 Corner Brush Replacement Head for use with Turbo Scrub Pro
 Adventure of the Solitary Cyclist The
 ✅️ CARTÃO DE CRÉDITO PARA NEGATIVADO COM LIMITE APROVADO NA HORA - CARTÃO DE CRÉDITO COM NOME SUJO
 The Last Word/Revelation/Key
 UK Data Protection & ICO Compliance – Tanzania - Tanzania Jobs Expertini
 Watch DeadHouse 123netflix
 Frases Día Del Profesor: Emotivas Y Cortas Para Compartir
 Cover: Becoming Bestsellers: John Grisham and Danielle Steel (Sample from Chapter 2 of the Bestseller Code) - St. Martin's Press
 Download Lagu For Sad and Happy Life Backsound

###

What to produce: Copy the material above line for line, keeping every word, character, and punctuation mark unchanged.

Task solution:
 Corner Brush Replacement Head for use with Turbo Scrub Pro
 Adventure of the Solitary Cyclist The
 ✅️ CARTÃO DE CRÉDITO PARA NEGATIVADO COM LIMITE APROVADO NA HORA - CARTÃO DE CRÉDITO COM NOME SUJO
 The Last Word/Revelation/Key
 UK Data Protection & ICO Compliance – Tanzania - Tanzania Jobs Expertini
 Watch DeadHouse 123netflix
 Frases Día Del Profesor: Emotivas Y Cortas Para Compartir
 Cover: Becoming Bestsellers: John Grisham and Danielle Steel (Sample from Chapter 2 of the Bestseller Code) - St. Martin's Press
 Download Lagu For Sad and Happy Life Backsound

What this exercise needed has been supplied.